ST-GPINN: a spatio-temporal graph physics-informed neural network for enhanced water quality prediction in water distribution systems
Tianwei Mu, Feiyu Duan, Baokuan Ning, Bo Zhou, Junyu Liu, Manhong Huang
Abstract
Data-driven models often neglect the underlying physical principles, limiting generalization capabilities in water distribution systems (WDSs). This study presents a novel spatio-temporal graph physics-informed neural network (ST-GPINN) for water quality prediction in WDSs, integrating hydraulic simulations, physics-informed neural networks (PINNs), and graph neural networks (GNNs) to capture dynamics and graph-based network connectivity while approximating partial differential equations (PDEs). ST-GPINN discretizes WDSs using virtual nodes to enhance spatial granularity, employs an Encoder-Processor-Decoder architecture for predictions.
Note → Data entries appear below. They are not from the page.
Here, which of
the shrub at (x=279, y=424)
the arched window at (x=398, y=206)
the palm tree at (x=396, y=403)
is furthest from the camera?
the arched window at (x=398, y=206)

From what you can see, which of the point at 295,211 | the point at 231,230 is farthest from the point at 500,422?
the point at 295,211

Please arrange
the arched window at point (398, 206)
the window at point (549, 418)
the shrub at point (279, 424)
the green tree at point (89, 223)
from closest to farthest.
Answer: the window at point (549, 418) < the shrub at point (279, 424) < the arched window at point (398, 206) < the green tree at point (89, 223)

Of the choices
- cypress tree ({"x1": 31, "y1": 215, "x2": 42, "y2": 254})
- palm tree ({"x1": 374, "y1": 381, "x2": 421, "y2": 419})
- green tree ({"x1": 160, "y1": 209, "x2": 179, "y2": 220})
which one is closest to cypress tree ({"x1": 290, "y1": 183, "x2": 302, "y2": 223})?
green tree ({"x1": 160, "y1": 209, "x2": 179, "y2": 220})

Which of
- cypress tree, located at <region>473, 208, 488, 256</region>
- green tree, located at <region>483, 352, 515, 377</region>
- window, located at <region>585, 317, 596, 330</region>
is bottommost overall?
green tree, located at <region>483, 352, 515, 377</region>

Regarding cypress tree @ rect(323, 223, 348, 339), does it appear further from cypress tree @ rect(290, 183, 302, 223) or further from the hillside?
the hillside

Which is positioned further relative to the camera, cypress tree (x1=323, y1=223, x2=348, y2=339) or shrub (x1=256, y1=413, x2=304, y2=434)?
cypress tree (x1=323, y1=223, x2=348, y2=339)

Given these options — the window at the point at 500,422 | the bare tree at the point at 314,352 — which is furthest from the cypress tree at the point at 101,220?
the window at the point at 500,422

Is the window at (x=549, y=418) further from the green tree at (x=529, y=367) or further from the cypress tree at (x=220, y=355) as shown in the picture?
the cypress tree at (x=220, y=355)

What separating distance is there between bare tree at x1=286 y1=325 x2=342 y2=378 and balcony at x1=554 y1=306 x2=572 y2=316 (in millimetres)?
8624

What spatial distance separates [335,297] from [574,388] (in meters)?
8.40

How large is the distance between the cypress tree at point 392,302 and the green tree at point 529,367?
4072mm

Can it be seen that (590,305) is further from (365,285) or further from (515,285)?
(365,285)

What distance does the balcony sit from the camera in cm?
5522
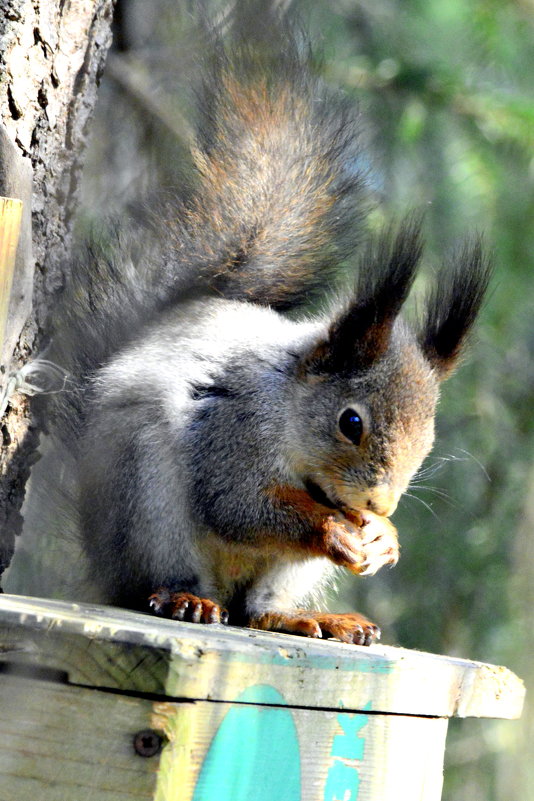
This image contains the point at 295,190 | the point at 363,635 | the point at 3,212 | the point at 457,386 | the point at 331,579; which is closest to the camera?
the point at 3,212

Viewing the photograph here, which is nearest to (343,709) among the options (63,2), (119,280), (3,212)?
(3,212)

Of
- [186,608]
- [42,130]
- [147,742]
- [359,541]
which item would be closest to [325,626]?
[359,541]

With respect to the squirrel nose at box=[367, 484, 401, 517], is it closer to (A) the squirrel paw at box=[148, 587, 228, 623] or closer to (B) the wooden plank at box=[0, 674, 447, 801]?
(A) the squirrel paw at box=[148, 587, 228, 623]

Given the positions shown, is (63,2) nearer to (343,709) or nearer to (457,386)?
(343,709)

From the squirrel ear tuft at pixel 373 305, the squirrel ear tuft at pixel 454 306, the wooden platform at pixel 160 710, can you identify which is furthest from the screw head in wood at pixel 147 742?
the squirrel ear tuft at pixel 454 306

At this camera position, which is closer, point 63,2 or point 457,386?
point 63,2

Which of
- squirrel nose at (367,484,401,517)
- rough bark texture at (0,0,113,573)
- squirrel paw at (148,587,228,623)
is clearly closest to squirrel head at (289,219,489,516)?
squirrel nose at (367,484,401,517)
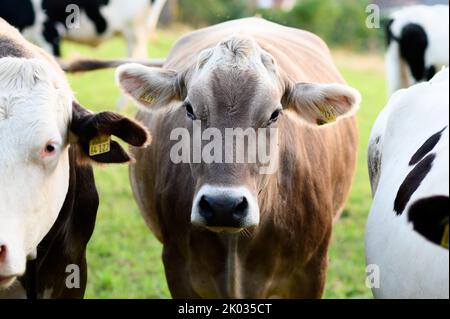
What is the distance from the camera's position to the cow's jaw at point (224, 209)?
428 centimetres

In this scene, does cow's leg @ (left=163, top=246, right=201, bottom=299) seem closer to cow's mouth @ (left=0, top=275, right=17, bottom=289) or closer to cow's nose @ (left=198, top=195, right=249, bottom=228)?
cow's nose @ (left=198, top=195, right=249, bottom=228)

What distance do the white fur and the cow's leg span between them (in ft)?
3.83

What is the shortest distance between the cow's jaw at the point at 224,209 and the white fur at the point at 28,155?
2.28 feet

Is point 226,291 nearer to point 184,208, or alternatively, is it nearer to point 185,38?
point 184,208

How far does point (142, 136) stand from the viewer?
14.5 ft

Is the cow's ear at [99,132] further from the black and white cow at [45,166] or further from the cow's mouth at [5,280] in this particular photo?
the cow's mouth at [5,280]

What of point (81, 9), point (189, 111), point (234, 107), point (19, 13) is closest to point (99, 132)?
point (189, 111)

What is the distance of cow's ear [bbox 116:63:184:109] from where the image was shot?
16.5ft

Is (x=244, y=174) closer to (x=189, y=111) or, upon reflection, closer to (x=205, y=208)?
(x=205, y=208)

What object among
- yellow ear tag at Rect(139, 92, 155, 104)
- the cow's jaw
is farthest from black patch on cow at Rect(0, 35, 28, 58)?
the cow's jaw

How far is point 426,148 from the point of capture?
13.8 ft

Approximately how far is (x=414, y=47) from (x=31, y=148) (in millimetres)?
→ 7573

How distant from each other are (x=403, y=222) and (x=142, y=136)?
133 cm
Validated on Network A (a small-scale network with 9 junctions and 11 pipes) and Network B (a real large-scale WDS with 920 junctions and 1032 pipes), ST-GPINN outperforms others, achieving a MAE of 0.0073 mg/L, RMSE of 0.0121 mg/L, and R2 of 88.91% in Network A, and a MAE of 0.008 mg/L, RMSE of 0.0098 mg/L, and R² of 98.91% in Network B. Its scalability and accuracy highlight ST-GPINN’s potential for water quality predictions.